We also suggest other potential countermeasures without an in-depth analysis of their performance:

  1. intra-hop payment split: allow routing nodes to split a payment among their channels without coordination with the payer;
  2. on-demand channel rebalancing (e.g., JIT routing);
  3. adversarial strategies for multi-channel hops: a combination of special channel structure and batching to minimize information leak;
  4. using “gates” of channels / links to prevent an external observer from inferring our internal structure beyond the gate;
  5. rate-limiting via linking payments to Stake Certificates (blinded proofs of UTXO ownership).

Attack optimizations

Even if a hypothetical attacker is aware of parallel channels and tunes the inference engine accordingly, it turns out that in many cases it’s still impossible to infer all channel balances within a hop (e.g., the example in Countermeasures), because an attacker can’t easily choose through which channels the payment goes.

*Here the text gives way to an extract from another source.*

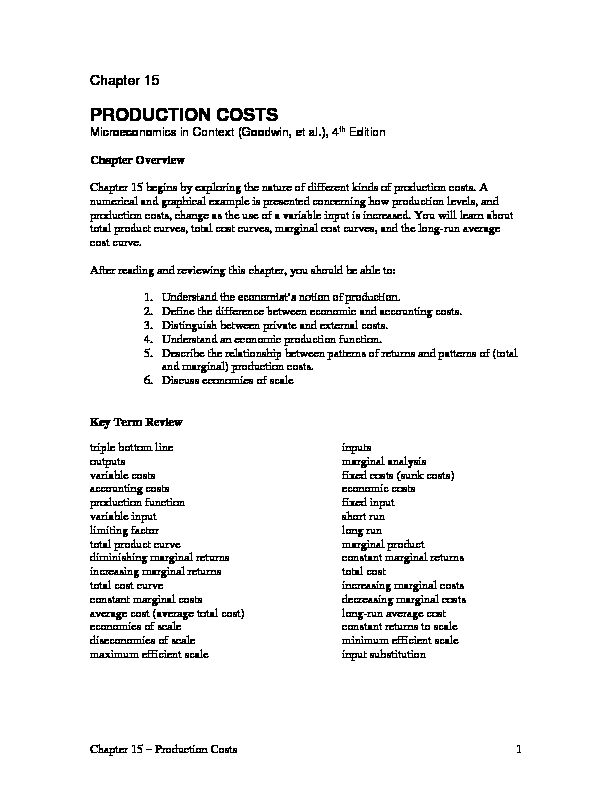 [PDF] Chapter 15 - PRODUCTION COSTS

In our work, we also explored how an attacker might use channel jamming and channel policy discrepancies to overcome the issues with probing parallel channels. These are currently important unsolved issues of the Lightning Network, so it’s fair to assume they will be relevant for a while.

It turns out that, in many cases, using either one of those techniques indeed allows an attacker to choose through which channel the payment will go, and thus, reliably probe specific channels. We verified this against our own real LN nodes.

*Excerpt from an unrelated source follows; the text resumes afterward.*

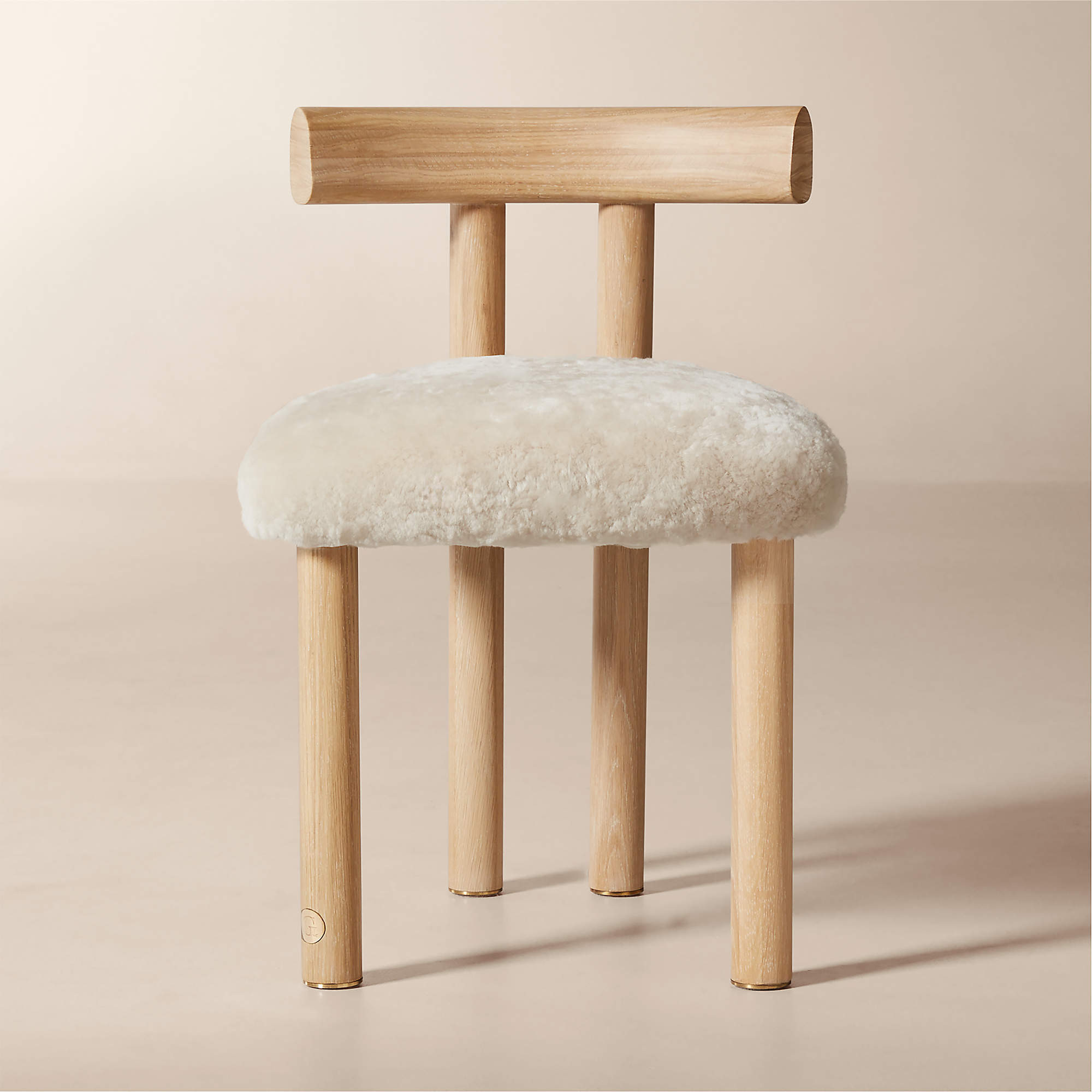 Perle Shearling and Oak Wood Dining Chair by goop | CB2 | CB2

With jamming, an attacker has to jam certain high balance channels (probably after probing them), to reach the previously inaccessible channels. With attack enhancements based on fees and other policies, an attacker can craft probes so that a victim forwards them only over a channel from a specific subset.

These optimizations also come at a cost:

  • channel jamming assumes an attacker locks liquidity (for “capacity-based jamming”) or opens many channels and pay on-chain fees (for “slot-based jamming”);
  • exploiting policy discrepancies requires victim channels to be heterogeneous.

To reduce the costs, an attacker might combine these attack vectors: for example, tune the fees of jamming payments so that they jam a specific channel.

Future work

The following topics look to us as a natural next step towards better understanding and combating channel probing:

  1. the impact of routing fees on the attacks;
  2. the noise that honest payment flows introduce;
  3. capital costs of probing;
  4. advancing attacks with behavior patterns of the victims and bulk probing.

We would be excited to see explorations of specific applications of probing, e.g. payment flow inference, built on top of this work.

Conclusions

It’s important to better understand channel probing because it’s a real privacy threat in the Lightning Network. In this work, we advance this understanding by considering parallel channels. We describe how an attacker may extract information from them using various probing techniques. We also suggest ideas for combating probing attacks and demonstrate their efficiency, while also noting the shortcomings they introduce. We hope to see community discussion around these trade-offs.